Fix: add a space back when trimmed segment length < segment size. Applied
to all 5 LISTAGG locations. Also replaced stl_query.querytxt (truncated
to 4000 chars) with a CTE from STL_QUERYTEXT in provisioned scan lineage.
@github-actions github-actions Bot added the ingestion PR or Issue related to the ingestion of metadata label Feb 18, 2026
@github-actions

Copy link
Copy Markdown
Contributor

Linear: ING-1654

@codecov

codecov Bot commented Feb 18, 2026

Copy link
Copy Markdown

Codecov Report

✅ All modified and coverable lines are covered by tests.
✅ All tests successful. No failed tests found.

📢 Thoughts on this report? Let us know!

@github-actions

github-actions Bot commented Mar 2, 2026

Copy link
Copy Markdown
Contributor

Linear: ING-1802

@rajatoss

rajatoss commented Mar 2, 2026

Copy link
Copy Markdown
Member

Connector Tests Results

Connector tests failed for commit e27b075

View full test logs →

Autogenerated by the connector-tests CI pipeline.
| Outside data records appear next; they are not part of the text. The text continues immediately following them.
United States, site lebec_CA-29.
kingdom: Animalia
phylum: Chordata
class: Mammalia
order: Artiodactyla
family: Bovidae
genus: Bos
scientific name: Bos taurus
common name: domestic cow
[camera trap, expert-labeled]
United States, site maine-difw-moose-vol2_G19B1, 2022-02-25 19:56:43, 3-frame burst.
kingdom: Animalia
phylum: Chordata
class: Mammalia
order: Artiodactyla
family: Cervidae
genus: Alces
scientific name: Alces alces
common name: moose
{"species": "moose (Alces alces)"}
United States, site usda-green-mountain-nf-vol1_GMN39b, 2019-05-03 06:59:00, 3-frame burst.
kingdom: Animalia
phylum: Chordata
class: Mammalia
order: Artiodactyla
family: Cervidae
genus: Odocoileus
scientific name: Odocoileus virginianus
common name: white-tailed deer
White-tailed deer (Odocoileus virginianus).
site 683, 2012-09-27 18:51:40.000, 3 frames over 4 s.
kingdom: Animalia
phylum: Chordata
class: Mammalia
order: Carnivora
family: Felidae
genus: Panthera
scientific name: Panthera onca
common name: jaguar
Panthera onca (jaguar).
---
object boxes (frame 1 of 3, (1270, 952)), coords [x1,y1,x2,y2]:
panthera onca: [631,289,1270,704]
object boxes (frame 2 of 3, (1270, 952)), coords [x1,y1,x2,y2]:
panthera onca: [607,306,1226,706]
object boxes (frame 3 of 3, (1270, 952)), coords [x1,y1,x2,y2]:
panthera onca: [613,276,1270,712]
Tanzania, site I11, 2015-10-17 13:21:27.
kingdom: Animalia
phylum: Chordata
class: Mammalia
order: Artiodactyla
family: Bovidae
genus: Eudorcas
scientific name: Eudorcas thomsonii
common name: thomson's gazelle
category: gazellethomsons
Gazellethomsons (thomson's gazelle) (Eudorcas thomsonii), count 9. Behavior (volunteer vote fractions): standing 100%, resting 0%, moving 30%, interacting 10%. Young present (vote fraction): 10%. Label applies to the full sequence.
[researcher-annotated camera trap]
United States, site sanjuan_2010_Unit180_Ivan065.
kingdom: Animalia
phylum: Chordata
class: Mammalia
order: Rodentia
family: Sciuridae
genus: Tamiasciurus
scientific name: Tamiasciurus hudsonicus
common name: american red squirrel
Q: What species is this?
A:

@maggiehays maggiehays added pending-submitter-response Issue/request has been reviewed but requires a response from the submitter and removed needs-review Label for PRs that need review from a maintainer. labels Mar 3, 2026
@sgomezvillamor

Copy link
Copy Markdown
Contributor

My overall concern is that we’re adding quite a lot of complexity (and therefore risk of errors) to address what seems to be an anecdotal issue. How recurrent is this issue?

Beyond complexity, proposed solution is not perfect.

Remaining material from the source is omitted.